(REQUIRED TASK 1)
According to the book passage, in what year was The Crime at the ‘Noah’s Ark’ first published?
(REQUIRED TASK 2)
Continue the book passage from its final sentence.

(PASSAGE GIVEN)
▼

A number of parties heading for a luxurious holiday spot, are forced by severe winter weather to put up at the ‘Noah’s Ark’, a hostelry they will share with Dr. Constantine, a shrewd chess master and keen observer of all around him. Other guests include bestselling novelist Angus Stuart, the aristocratic Romsey family, a pair of old spinster sisters, and a galloping major whose horseplay gets him into hot water – and then gets him murdered.
Who is the masked intruder who causes such a commotion on the first night? Who has stolen Mrs van Dolen’s emeralds, and who has slashed everyone’s (almost everyone’s) car tyres? And are the murderer and thief one and the same, or are the guests faced with two desperate criminals hiding in plain sight in the snowbound inn? Dr. Constantine, aided by two of the younger guests, is compelled to investigate this sparkling Christmas mystery before anyone else ends up singing in the heavenly choir …
The Crime at the ‘Noah’s Ark’ was first published in 1931. This new edition, the first in many decades, includes an introduction by crime fiction historian Curtis Evans.
Contents
Cover
Title Page/About the Book
Contents
Introduction by Curtis Evans
Chapter One
Chapter Two
Chapter Three
Chapter Four
Chapter Five
Chapter Six
Chapter Seven
Chapter Eight
Chapter Nine
Chapter Ten
Chapter Eleven
Chapter Twelve
Chapter Thirteen
Chapter Fourteen
Chapter Fifteen
Chapter Sixteen
Chapter Seventeen
Chapter Eighteen
Chapter Nineteen
Chapter Twenty
About the Author
Titles by Molly Thynne
Death in the Dentist’s Chair – Title Page
Death in the Dentist’s Chair – Chapter I
Copyright
Introduction
Although British Golden Age detective novels are known for their depictions of between-the-wars aristocratic life, few British mystery writers of the era could have claimed (had they been so inclined) aristocratic lineage. There is no doubt, however, about the gilded ancestry of Mary “Molly” Harriet Thynne (1881-1950), author of a half-dozen detective novels published between 1928 and 1933. Through her father Molly Thynne was descended from a panoply of titled ancestors, including Thomas Thynne, 2nd Marquess of Bath; William Bagot, 1st Baron Bagot; George Villiers, 4th Earl of Jersey; and William Bentinck, 2nd Duke of Portland. In 1923, five years before Molly Thynne published her first detective novel, the future crime writer’s lovely second cousin (once removed), Lady Mary Thynne, a daughter of the fifth Marquess of Bath and habitué of society pages in both the United Kingdom and the United States, served as one of the bridesmaids at the wedding of the Duke of York and his bride (the future King George VI and Queen Elizabeth). Longleat, the grand ancestral estate of the marquesses of Bath, remains under the ownership of the Thynne family today, although the estate has long been open to the public, complete with its famed safari park, which likely was the inspiration for the setting of A Pride of Heroes (1969) (in the US, The Old English Peep-Show), an acclaimed, whimsical detective novel by the late British author Peter Dickinson.

▲

(SUPPLIED ENTRIES)
▼

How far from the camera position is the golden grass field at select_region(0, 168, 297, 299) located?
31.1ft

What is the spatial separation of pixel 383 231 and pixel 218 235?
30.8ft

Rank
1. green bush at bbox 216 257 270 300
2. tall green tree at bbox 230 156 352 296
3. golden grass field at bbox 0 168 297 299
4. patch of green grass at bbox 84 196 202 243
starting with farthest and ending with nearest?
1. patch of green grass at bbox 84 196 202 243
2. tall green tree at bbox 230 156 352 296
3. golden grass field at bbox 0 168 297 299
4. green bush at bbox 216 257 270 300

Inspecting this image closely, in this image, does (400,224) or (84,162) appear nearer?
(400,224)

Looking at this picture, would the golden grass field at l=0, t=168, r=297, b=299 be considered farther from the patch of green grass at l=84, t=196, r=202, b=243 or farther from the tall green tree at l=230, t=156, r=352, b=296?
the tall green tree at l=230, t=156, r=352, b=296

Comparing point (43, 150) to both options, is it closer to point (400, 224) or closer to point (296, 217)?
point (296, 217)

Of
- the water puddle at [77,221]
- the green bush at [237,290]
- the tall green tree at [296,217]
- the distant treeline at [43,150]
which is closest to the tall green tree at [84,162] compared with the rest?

▲
▼

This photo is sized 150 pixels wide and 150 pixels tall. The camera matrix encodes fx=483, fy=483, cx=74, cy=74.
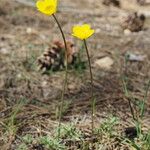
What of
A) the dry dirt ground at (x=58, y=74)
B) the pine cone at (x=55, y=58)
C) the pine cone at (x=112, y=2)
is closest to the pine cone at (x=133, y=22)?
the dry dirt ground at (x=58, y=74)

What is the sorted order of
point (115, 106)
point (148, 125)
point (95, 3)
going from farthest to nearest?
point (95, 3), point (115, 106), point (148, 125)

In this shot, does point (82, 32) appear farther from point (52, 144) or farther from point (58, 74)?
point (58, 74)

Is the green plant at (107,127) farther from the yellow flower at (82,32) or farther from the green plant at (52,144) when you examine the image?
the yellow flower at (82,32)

▲
▼

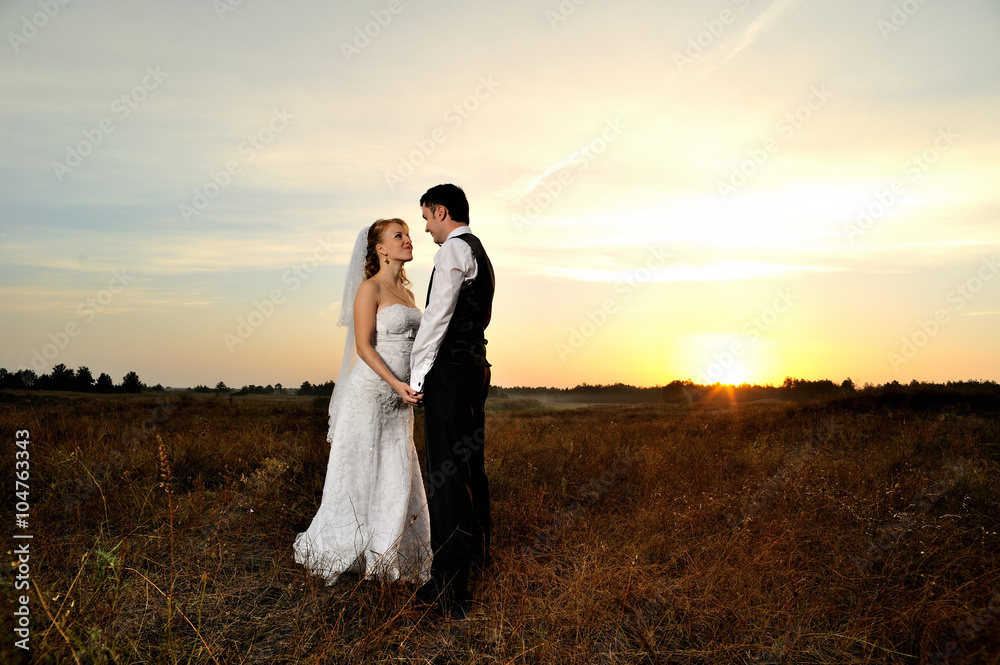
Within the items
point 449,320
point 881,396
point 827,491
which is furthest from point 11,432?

▲

(FINAL RESULT 1)
1931

(FINAL RESULT 2)
Molly Thynne’s matrilineal descent is of note as well, for through her mother, Anne “Annie” Harriet Haden, she possessed blood ties to the English etcher Sir Francis Seymour Haden (1818-1910), her maternal grandfather, and the American artist James McNeill Whistler (1834-1903), a great-uncle, who is still renowned today for his enduringly evocative Arrangement in Grey and Black no. 1 (aka “Whistler’s Mother”). As a child Annie Haden, fourteen years younger than her brilliant Uncle James, was the subject of some of the artist’s earliest etchings. Whistler’s relationship with the Hadens later ruptured when his brother-in-law Seymour Haden became critical of what he deemed the younger artist’s dissolute lifestyle. (Among other things Whistler had taken an artists’ model as his mistress.) The conflict between the two men culminated in Whistler knocking Haden through a plate glass window during an altercation in Paris, after which the two men never spoke to one another again.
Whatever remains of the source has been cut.